■ **ÜBUNGSAUFGABE**: Gib nur den Abschnitt des Materials, der mit der Zeile beginnt, die „Looking at this, would“ enthält, und mit der Zeile endet, die „2.29 metres“ enthält, als JSON-Liste von Zeichenketten wieder. Beide Grenzzeilen gehören dazu, jede Zeile wird ein eigener Eintrag, und Leerzeilen entfallen.

■ **MATERIAL ZUR AUFGABE**:

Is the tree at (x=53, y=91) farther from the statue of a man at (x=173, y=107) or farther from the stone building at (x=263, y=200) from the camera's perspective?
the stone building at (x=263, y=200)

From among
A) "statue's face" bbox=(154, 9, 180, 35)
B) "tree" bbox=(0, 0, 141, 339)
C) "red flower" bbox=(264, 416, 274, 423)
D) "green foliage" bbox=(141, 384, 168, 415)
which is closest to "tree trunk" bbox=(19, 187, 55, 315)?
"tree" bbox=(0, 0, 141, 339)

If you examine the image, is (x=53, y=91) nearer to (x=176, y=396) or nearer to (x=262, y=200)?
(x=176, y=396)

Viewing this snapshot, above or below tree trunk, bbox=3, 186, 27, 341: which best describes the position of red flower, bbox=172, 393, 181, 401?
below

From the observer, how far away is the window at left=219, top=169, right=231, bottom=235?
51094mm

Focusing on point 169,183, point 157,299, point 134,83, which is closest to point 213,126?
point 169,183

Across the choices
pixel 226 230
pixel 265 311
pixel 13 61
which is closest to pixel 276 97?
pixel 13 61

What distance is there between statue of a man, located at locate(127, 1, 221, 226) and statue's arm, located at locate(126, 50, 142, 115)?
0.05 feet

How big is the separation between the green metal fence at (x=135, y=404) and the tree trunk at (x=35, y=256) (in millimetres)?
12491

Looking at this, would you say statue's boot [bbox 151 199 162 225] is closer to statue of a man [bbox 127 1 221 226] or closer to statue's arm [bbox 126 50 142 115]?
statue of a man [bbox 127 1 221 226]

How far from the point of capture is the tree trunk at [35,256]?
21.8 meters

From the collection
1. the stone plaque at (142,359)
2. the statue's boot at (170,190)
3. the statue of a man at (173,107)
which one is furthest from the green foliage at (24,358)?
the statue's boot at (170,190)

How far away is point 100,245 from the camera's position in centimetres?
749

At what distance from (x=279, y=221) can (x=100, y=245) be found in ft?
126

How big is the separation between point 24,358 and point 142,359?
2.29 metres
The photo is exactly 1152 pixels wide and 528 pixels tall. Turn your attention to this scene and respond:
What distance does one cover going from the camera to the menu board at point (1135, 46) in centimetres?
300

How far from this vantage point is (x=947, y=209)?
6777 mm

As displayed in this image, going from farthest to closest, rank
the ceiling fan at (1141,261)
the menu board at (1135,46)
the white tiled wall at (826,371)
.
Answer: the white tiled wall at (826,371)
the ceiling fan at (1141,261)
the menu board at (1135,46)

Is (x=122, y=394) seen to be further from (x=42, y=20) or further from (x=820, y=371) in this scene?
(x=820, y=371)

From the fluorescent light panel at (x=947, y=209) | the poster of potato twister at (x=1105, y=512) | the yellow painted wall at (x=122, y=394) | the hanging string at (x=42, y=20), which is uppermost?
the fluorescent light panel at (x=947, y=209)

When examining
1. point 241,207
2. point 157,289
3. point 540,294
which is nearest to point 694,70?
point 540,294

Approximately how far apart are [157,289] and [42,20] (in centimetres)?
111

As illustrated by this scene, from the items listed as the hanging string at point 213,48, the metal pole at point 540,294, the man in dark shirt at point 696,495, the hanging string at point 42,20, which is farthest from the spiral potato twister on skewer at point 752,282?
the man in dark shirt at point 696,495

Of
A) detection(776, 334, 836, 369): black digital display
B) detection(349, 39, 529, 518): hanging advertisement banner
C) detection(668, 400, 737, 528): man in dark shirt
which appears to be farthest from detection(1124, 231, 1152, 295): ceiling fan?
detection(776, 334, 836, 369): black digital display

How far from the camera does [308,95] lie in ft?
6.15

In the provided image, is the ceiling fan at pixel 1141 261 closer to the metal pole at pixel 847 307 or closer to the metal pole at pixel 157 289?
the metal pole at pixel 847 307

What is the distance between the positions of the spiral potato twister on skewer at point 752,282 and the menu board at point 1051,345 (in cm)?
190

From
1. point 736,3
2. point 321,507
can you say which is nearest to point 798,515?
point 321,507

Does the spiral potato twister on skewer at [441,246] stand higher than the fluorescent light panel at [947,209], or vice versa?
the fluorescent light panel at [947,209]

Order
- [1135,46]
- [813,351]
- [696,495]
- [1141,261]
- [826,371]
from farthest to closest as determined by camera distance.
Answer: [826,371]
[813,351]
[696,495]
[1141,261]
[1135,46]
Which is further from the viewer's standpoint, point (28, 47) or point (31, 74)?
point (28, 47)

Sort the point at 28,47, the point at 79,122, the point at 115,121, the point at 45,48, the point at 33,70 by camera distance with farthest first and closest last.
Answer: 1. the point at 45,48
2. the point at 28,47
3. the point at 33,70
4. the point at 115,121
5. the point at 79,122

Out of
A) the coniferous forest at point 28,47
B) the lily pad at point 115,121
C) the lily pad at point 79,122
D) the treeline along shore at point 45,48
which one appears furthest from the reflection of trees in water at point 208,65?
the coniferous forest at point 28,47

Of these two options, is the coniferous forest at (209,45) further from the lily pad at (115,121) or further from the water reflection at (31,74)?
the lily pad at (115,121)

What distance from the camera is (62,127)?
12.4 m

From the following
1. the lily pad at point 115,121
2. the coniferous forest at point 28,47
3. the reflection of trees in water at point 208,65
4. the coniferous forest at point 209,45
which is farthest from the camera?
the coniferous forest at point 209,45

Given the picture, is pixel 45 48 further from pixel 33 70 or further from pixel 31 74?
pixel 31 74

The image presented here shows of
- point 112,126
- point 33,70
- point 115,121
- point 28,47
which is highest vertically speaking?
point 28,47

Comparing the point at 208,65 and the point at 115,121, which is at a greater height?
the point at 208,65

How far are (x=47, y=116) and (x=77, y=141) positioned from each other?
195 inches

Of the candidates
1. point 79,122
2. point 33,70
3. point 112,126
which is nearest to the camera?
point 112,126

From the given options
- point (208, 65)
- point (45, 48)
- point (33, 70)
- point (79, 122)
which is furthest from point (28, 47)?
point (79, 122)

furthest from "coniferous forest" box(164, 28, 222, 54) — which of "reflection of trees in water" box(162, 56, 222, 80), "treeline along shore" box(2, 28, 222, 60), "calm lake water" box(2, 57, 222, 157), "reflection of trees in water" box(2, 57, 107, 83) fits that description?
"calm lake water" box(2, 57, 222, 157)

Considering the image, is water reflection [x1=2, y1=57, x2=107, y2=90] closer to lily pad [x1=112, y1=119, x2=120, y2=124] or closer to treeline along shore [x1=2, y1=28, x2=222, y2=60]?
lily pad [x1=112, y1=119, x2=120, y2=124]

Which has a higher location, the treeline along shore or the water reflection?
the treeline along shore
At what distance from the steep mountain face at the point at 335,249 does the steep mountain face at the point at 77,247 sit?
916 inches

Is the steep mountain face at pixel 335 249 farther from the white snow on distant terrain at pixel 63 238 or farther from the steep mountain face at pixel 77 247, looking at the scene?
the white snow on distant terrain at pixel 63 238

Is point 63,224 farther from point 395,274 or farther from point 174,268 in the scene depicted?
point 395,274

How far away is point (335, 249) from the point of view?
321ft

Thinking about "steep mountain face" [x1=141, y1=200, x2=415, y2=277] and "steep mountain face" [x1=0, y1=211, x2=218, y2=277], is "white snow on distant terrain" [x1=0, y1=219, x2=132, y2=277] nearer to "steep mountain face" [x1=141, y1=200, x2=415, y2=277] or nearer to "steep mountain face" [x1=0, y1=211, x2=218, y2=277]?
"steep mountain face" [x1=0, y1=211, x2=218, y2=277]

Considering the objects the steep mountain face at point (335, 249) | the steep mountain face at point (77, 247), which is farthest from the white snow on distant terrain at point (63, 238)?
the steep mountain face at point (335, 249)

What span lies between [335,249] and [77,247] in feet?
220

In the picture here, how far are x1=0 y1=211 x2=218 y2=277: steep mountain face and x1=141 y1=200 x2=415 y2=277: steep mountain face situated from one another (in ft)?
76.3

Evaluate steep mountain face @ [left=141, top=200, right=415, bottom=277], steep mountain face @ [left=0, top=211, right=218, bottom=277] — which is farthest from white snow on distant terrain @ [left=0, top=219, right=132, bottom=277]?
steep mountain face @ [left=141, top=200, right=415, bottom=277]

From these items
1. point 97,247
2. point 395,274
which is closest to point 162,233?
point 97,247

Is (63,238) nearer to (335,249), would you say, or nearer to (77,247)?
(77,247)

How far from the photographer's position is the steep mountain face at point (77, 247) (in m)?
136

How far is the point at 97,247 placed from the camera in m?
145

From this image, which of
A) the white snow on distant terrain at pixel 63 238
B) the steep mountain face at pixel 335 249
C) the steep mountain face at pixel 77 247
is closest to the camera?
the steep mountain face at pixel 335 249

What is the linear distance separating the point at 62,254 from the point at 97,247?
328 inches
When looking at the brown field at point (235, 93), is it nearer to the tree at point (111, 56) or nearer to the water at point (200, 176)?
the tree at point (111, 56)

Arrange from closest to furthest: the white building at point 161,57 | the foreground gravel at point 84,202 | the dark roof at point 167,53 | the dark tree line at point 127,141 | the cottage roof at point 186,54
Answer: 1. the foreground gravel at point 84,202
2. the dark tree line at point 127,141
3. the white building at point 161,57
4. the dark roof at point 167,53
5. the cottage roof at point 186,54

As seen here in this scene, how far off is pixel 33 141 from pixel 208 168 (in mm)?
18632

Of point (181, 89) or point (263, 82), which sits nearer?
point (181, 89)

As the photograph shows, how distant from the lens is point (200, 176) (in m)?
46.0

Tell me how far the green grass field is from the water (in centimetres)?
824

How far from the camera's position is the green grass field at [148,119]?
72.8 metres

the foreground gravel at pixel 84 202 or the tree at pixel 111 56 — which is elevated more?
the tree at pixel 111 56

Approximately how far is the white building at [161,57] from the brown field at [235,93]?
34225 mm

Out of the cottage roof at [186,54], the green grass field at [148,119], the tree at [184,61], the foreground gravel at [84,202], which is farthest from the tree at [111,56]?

■ **AUSGABE UNTEN**:
[
  "Looking at this, would you say statue's boot [bbox 151 199 162 225] is closer to statue of a man [bbox 127 1 221 226] or closer to statue's arm [bbox 126 50 142 115]?",
  "statue of a man [bbox 127 1 221 226]",
  "How far from the point of capture is the tree trunk at [35,256]?",
  "21.8 meters",
  "From the collection",
  "1. the stone plaque at (142,359)",
  "2. the statue's boot at (170,190)",
  "3. the statue of a man at (173,107)",
  "which one is furthest from the green foliage at (24,358)?",
  "the statue's boot at (170,190)",
  "How far away is point 100,245 from the camera's position in centimetres?",
  "749",
  "At what distance from (x=279, y=221) can (x=100, y=245) be found in ft?",
  "126",
  "How big is the separation between point 24,358 and point 142,359?",
  "2.29 metres"
]